■ **Task directions**
Only the lines starting at the one that contains "How far away is" and running to the end should be repeated, exactly as written.
----------------
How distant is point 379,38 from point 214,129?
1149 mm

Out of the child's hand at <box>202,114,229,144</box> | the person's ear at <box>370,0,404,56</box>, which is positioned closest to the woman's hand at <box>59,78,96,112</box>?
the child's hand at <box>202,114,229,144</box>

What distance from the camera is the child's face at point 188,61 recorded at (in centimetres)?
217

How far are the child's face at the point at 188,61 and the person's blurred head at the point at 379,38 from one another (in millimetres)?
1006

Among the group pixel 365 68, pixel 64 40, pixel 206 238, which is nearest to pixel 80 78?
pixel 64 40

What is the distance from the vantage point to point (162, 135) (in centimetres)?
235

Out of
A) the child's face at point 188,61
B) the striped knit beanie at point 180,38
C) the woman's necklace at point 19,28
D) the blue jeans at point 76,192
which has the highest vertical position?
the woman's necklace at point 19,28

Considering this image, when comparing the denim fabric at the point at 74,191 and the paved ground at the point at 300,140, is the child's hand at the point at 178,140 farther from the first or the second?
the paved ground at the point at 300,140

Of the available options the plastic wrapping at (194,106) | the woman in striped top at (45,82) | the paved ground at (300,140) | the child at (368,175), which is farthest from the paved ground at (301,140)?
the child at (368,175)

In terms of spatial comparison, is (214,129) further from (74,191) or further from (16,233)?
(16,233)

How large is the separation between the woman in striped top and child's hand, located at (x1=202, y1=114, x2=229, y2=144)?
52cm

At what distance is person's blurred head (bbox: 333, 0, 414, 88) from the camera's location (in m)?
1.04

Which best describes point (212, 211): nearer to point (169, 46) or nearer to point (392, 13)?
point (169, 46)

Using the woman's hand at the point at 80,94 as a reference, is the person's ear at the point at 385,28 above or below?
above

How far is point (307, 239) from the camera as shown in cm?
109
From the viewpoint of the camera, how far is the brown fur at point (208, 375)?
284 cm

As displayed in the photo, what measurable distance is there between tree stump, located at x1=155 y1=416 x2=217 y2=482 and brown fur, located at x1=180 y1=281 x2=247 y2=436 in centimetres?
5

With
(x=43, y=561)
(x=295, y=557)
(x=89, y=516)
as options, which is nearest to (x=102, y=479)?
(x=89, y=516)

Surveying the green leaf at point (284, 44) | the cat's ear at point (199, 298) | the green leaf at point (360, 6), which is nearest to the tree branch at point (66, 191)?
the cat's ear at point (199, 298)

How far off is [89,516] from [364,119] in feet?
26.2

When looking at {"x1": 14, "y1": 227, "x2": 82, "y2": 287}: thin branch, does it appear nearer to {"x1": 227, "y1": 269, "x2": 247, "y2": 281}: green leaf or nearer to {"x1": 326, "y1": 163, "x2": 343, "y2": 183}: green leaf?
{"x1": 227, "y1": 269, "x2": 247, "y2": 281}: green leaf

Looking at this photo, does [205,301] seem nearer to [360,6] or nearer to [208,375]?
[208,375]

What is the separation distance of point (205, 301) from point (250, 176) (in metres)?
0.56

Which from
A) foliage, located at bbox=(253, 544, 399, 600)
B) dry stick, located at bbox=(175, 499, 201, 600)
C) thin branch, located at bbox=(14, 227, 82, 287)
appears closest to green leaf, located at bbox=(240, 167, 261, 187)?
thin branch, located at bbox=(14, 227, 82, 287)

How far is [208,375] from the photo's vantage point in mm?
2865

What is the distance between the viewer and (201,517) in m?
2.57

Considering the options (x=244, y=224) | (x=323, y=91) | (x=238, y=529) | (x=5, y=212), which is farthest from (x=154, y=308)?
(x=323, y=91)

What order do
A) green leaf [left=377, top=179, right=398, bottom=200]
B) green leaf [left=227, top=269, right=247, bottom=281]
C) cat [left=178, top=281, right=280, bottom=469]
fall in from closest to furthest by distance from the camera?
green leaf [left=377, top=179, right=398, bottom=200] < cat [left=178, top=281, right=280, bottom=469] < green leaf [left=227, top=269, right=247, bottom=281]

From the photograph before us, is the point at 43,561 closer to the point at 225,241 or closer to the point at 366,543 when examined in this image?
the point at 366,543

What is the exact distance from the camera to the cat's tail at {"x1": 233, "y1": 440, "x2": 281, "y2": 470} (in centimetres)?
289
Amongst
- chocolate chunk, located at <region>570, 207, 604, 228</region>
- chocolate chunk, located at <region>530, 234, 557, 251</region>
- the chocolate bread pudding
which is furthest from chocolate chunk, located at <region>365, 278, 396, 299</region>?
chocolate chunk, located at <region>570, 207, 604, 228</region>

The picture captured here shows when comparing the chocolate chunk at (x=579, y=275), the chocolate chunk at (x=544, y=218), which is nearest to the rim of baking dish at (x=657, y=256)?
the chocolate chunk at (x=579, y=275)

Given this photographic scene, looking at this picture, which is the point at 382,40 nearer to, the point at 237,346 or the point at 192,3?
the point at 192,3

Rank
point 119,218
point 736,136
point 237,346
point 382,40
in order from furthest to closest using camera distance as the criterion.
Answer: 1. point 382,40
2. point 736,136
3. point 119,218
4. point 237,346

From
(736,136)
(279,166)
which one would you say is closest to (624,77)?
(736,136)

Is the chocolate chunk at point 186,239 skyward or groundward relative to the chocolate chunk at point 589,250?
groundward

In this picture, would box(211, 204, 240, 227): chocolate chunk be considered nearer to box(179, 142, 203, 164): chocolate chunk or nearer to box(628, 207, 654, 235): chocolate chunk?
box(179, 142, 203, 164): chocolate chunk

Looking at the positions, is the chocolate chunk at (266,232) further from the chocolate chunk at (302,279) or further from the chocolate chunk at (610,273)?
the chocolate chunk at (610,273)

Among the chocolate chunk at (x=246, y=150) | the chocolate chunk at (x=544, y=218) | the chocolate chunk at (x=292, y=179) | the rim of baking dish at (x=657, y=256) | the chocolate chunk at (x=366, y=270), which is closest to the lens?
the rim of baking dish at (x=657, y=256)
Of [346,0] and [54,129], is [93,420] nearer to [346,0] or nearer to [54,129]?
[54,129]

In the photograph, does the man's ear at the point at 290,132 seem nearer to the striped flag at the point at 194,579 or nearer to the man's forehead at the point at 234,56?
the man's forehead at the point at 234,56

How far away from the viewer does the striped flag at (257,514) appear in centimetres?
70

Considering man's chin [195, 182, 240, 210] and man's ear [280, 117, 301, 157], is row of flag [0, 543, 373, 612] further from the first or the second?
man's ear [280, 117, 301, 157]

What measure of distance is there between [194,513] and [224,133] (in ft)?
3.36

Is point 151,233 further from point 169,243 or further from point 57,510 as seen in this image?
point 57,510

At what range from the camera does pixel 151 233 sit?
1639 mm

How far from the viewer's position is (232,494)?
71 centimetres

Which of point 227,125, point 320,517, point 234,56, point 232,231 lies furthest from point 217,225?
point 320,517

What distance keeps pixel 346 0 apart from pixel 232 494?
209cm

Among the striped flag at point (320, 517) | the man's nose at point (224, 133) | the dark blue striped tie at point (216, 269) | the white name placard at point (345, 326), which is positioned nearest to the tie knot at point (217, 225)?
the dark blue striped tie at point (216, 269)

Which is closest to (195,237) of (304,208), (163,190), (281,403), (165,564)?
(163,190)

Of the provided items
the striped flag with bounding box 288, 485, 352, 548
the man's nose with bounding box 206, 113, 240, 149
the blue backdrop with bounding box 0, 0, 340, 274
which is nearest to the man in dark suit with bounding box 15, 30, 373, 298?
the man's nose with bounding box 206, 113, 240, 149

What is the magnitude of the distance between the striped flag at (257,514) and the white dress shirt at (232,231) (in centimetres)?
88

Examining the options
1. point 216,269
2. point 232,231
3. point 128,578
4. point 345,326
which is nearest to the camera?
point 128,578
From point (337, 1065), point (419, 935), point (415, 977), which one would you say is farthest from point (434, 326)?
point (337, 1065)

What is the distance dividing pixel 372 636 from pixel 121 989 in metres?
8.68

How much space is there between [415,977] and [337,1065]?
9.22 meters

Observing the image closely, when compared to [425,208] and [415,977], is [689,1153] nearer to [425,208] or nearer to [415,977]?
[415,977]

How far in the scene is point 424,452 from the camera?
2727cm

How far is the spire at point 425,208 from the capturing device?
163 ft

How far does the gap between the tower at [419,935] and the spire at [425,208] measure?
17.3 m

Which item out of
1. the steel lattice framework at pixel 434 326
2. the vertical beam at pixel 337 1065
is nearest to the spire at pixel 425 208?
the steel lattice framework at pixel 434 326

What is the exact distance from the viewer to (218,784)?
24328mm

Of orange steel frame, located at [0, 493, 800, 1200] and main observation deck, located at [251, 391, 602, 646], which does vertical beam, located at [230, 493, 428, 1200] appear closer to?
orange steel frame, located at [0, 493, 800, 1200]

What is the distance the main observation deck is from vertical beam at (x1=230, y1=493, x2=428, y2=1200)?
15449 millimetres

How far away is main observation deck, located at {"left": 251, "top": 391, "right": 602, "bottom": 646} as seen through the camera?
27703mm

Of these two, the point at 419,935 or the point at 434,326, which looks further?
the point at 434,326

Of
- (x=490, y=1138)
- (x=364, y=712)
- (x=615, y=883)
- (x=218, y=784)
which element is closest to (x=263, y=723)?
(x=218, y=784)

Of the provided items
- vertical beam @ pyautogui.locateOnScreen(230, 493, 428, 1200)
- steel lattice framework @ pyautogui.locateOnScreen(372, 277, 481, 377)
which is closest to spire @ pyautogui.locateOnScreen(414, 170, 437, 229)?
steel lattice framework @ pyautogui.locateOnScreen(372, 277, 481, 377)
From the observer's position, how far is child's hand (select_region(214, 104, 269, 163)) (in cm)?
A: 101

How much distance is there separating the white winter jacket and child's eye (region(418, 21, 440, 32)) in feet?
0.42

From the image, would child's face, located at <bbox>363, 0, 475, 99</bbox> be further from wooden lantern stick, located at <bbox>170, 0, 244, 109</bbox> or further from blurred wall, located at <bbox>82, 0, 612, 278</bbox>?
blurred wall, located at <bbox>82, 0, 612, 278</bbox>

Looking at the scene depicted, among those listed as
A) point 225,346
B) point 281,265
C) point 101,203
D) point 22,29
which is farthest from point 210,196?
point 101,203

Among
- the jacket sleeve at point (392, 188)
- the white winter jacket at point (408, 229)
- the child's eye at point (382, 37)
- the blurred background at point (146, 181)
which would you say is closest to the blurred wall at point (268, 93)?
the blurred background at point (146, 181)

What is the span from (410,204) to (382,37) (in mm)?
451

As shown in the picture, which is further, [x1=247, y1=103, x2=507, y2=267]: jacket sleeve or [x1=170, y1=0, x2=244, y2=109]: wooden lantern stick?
----------------
■ **Result of this task**
How far away is main observation deck, located at {"left": 251, "top": 391, "right": 602, "bottom": 646} as seen through the camera?
27703mm

Of these two, the point at 419,935 or the point at 434,326, which looks further?
the point at 434,326

Of
- (x=490, y=1138)
- (x=364, y=712)
- (x=615, y=883)
- (x=218, y=784)
which element is closest to (x=263, y=723)?
(x=218, y=784)

Of the provided items
- vertical beam @ pyautogui.locateOnScreen(230, 493, 428, 1200)
- steel lattice framework @ pyautogui.locateOnScreen(372, 277, 481, 377)
which is closest to spire @ pyautogui.locateOnScreen(414, 170, 437, 229)?
steel lattice framework @ pyautogui.locateOnScreen(372, 277, 481, 377)
From the observer's position, how far is child's hand (select_region(214, 104, 269, 163)) (in cm)?
A: 101

How much distance is there separating the white winter jacket and child's eye (region(418, 21, 440, 32)) in feet?
0.42

From the image, would child's face, located at <bbox>363, 0, 475, 99</bbox> be further from wooden lantern stick, located at <bbox>170, 0, 244, 109</bbox> or further from blurred wall, located at <bbox>82, 0, 612, 278</bbox>?
blurred wall, located at <bbox>82, 0, 612, 278</bbox>

Looking at the scene depicted, among those listed as
A) point 225,346
B) point 281,265
C) point 101,203
D) point 22,29
which is farthest from point 210,196?
point 101,203

Among
- the jacket sleeve at point (392, 188)
- the white winter jacket at point (408, 229)
- the child's eye at point (382, 37)
- the blurred background at point (146, 181)
which would you say is closest to the blurred wall at point (268, 93)?
the blurred background at point (146, 181)

What is the span from (410,204) to (382,37) (in mm)?
451

As shown in the picture, which is further, [x1=247, y1=103, x2=507, y2=267]: jacket sleeve or [x1=170, y1=0, x2=244, y2=109]: wooden lantern stick?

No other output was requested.